═════ THE INPUT
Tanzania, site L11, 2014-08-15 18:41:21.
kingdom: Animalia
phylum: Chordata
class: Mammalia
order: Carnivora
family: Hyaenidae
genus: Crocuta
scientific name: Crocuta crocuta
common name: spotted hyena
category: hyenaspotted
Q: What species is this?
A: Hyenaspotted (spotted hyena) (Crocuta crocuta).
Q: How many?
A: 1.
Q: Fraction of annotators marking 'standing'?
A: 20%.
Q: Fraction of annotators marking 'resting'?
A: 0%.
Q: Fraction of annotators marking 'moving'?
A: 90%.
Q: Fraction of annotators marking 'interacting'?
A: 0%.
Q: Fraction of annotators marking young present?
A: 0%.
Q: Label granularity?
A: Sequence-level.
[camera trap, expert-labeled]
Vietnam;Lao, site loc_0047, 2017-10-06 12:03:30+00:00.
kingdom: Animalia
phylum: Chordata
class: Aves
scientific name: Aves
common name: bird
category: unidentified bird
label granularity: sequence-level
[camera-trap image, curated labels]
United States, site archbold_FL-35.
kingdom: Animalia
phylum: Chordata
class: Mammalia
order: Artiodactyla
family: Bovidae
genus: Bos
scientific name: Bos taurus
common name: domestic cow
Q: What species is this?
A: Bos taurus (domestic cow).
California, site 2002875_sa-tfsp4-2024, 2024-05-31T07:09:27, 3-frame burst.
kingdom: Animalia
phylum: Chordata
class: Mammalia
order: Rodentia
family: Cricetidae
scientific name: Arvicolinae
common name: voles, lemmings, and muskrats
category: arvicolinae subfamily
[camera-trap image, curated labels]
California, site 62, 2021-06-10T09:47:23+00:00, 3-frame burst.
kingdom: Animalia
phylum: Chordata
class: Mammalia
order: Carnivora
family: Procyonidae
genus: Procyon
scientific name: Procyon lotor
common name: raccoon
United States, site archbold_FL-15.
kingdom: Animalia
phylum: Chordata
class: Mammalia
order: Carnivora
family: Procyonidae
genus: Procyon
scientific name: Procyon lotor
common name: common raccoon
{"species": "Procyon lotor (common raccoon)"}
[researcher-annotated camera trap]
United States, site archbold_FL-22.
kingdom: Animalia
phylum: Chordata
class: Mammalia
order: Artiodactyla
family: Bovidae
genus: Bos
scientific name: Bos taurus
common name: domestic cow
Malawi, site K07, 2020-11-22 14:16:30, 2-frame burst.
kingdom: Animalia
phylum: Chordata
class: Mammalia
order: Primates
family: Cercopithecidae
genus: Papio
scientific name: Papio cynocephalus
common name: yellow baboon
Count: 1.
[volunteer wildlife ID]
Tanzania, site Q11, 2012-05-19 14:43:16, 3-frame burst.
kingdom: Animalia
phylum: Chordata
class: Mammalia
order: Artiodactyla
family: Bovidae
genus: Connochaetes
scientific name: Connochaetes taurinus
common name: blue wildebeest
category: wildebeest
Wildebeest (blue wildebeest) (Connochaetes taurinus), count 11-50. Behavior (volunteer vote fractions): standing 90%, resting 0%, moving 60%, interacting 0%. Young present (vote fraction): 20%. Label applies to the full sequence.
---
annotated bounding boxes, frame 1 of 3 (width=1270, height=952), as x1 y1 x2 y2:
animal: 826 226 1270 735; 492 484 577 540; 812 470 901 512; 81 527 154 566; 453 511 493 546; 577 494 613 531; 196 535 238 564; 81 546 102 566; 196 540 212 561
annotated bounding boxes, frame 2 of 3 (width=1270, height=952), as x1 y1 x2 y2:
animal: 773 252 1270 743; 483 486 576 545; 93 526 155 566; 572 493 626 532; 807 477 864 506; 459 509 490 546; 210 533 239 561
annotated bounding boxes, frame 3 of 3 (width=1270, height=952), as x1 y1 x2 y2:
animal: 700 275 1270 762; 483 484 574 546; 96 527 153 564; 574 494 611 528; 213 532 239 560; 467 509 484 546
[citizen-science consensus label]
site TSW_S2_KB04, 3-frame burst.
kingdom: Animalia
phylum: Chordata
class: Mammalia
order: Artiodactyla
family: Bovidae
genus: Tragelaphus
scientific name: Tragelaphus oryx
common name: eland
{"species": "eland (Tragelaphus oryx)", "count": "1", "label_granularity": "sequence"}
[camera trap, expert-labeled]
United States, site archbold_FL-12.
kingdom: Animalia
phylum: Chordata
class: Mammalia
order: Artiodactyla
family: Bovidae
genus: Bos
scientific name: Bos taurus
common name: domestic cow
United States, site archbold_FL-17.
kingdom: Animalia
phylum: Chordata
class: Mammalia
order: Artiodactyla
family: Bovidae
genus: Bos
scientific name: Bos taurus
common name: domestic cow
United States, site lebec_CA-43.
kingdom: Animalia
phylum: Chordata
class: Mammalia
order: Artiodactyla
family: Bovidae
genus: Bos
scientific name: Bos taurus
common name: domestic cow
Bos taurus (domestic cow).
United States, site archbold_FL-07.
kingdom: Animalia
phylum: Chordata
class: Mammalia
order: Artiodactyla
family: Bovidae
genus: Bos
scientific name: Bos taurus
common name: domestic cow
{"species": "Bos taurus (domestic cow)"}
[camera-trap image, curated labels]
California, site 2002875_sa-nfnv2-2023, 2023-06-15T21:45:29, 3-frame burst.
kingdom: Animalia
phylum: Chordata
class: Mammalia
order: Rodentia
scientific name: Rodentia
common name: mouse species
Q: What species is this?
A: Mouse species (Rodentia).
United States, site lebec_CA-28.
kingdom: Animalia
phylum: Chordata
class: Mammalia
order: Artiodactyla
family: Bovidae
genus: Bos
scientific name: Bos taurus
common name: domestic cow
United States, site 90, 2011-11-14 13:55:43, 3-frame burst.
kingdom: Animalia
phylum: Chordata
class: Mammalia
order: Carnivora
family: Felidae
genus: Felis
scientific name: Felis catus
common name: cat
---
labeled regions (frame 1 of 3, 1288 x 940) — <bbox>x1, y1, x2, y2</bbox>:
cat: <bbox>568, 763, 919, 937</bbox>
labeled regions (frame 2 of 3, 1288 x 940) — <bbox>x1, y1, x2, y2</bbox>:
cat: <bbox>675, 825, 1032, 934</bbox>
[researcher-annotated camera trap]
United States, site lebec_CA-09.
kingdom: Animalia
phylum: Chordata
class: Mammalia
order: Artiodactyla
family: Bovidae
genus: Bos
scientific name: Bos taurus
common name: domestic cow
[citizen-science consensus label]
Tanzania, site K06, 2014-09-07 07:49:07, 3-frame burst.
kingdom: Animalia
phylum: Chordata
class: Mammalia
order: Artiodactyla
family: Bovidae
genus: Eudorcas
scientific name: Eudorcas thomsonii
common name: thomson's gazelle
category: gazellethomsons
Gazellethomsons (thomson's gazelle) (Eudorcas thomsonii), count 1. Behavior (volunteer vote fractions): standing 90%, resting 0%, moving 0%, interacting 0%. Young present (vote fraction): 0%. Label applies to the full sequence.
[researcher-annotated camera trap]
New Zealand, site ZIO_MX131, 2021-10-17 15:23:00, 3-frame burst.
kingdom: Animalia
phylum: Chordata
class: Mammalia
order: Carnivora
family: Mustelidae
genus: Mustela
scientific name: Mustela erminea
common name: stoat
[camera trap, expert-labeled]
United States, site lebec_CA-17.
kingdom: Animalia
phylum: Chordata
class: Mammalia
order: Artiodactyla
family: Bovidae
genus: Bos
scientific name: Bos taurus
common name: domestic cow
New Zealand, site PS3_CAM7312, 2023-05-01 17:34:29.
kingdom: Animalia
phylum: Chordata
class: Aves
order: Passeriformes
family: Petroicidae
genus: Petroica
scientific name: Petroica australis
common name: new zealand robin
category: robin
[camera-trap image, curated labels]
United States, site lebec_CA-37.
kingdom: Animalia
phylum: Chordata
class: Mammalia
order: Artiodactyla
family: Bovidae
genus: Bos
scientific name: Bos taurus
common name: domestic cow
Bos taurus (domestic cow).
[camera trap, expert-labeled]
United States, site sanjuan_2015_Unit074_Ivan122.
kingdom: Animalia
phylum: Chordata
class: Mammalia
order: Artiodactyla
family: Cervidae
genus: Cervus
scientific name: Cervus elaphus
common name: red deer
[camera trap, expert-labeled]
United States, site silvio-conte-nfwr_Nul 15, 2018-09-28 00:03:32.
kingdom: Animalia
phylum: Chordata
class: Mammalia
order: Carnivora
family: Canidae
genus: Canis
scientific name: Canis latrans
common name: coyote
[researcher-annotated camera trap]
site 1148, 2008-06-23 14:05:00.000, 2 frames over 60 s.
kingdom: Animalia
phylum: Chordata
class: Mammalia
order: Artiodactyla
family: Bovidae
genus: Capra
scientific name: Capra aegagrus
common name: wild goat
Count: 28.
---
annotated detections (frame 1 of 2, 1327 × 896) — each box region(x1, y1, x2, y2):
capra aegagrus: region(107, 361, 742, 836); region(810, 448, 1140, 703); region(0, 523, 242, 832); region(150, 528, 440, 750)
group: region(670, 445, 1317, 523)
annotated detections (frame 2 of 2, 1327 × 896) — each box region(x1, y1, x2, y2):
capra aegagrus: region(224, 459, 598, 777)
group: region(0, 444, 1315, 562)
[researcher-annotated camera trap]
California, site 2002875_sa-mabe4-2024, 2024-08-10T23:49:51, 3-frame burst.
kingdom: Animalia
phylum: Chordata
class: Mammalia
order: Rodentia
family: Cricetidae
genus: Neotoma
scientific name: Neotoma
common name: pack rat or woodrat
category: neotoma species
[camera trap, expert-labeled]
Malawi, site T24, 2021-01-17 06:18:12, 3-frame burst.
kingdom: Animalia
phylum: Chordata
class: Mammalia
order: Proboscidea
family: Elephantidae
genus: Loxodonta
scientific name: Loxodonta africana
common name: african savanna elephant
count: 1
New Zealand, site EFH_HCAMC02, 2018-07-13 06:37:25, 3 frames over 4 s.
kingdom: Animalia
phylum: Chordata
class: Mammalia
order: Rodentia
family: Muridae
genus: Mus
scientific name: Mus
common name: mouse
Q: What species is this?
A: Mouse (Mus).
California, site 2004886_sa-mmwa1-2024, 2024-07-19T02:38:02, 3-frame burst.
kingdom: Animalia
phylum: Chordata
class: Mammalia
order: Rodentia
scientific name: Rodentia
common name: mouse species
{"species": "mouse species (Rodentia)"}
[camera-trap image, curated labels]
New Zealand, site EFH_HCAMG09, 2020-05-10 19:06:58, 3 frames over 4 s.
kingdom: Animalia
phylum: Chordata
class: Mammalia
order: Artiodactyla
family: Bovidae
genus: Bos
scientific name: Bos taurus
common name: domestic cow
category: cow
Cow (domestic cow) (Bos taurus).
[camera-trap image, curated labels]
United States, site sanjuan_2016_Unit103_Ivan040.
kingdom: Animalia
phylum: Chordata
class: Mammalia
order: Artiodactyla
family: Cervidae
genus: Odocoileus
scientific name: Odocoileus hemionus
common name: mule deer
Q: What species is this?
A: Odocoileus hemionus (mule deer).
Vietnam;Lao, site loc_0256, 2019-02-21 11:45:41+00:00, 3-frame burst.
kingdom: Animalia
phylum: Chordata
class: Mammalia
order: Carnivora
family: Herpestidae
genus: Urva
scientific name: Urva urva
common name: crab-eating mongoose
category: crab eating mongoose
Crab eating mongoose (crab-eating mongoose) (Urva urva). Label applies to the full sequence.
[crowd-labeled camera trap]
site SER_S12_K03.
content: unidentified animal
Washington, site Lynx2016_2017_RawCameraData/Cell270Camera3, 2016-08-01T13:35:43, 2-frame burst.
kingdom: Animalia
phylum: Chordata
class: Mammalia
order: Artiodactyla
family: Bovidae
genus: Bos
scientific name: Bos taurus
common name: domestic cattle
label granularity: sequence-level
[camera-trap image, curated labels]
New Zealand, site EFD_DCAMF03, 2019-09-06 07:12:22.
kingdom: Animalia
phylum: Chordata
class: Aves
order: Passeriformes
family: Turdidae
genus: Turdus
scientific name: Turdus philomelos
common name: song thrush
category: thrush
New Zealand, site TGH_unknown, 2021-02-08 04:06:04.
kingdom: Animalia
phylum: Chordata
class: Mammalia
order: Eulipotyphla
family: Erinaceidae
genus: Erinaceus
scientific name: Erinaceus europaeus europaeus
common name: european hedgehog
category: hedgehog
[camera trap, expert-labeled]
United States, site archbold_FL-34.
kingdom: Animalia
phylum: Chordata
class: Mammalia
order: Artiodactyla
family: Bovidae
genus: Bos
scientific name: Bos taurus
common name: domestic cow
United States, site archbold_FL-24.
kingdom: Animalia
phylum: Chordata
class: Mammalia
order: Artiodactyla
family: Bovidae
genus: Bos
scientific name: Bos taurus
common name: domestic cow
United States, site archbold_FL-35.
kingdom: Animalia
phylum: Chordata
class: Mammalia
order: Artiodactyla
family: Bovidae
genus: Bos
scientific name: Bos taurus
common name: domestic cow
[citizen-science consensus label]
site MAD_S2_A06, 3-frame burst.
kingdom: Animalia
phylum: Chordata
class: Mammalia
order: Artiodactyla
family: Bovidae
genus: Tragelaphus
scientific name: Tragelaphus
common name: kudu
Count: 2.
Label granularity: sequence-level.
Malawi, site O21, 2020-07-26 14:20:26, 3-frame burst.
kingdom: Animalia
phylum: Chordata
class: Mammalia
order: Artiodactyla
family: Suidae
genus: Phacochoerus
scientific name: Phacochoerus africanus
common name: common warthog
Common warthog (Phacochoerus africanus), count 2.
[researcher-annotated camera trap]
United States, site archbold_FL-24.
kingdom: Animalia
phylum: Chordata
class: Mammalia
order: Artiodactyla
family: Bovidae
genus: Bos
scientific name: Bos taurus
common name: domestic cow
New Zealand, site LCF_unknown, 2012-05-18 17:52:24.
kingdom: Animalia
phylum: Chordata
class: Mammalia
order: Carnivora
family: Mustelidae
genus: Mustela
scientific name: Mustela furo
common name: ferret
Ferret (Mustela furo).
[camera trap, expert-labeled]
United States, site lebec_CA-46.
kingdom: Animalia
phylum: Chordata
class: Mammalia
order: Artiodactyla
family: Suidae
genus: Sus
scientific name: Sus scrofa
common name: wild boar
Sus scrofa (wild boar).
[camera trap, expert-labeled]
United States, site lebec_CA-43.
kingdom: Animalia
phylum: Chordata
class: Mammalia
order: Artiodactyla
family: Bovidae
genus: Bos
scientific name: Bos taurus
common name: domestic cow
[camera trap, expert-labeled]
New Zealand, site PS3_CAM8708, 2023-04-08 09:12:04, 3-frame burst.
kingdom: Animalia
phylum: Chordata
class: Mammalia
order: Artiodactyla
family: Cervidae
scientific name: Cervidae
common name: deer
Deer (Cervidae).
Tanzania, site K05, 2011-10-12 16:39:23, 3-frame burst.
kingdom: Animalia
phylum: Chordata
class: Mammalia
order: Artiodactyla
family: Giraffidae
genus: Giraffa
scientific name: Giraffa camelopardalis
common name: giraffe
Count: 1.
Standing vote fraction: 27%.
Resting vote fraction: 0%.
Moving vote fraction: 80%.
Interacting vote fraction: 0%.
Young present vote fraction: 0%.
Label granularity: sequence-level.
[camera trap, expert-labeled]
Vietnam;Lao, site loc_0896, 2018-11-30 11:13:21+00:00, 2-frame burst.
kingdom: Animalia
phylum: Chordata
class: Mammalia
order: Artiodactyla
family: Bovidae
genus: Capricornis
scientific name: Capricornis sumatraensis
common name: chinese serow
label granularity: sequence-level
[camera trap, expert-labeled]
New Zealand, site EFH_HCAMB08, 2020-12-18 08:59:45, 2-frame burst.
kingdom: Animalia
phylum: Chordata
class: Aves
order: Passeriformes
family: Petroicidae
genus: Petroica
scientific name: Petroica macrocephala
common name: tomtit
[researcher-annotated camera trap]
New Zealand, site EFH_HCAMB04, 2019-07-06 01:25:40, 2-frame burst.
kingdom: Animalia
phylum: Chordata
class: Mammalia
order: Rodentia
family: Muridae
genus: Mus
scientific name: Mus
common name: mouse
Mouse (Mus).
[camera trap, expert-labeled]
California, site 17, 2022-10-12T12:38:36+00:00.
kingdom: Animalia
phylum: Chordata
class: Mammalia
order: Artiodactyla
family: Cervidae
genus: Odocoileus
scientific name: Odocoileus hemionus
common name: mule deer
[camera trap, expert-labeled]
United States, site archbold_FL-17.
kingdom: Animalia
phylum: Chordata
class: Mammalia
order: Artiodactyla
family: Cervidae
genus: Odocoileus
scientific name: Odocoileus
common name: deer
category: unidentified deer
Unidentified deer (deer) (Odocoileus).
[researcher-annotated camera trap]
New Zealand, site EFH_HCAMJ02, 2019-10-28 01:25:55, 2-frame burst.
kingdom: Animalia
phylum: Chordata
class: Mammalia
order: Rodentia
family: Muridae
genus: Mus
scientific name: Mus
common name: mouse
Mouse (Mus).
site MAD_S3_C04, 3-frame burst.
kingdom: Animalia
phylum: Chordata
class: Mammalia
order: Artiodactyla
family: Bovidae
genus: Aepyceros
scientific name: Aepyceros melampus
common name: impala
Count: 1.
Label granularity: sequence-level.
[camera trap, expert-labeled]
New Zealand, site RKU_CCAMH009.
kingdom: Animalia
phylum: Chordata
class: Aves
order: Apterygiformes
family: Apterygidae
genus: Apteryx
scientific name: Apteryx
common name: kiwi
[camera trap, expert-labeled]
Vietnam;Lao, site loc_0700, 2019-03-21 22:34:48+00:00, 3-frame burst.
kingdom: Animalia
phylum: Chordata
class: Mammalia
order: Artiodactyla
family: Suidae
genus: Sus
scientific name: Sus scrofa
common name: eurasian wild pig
══════════
BRIEF: In the entries above, find every line with the word "Tragelaphus" and list it.

RESULT:
genus: Tragelaphus
scientific name: Tragelaphus oryx
{"species": "eland (Tragelaphus oryx)", "count": "1", "label_granularity": "sequence"}
genus: Tragelaphus
scientific name: Tragelaphus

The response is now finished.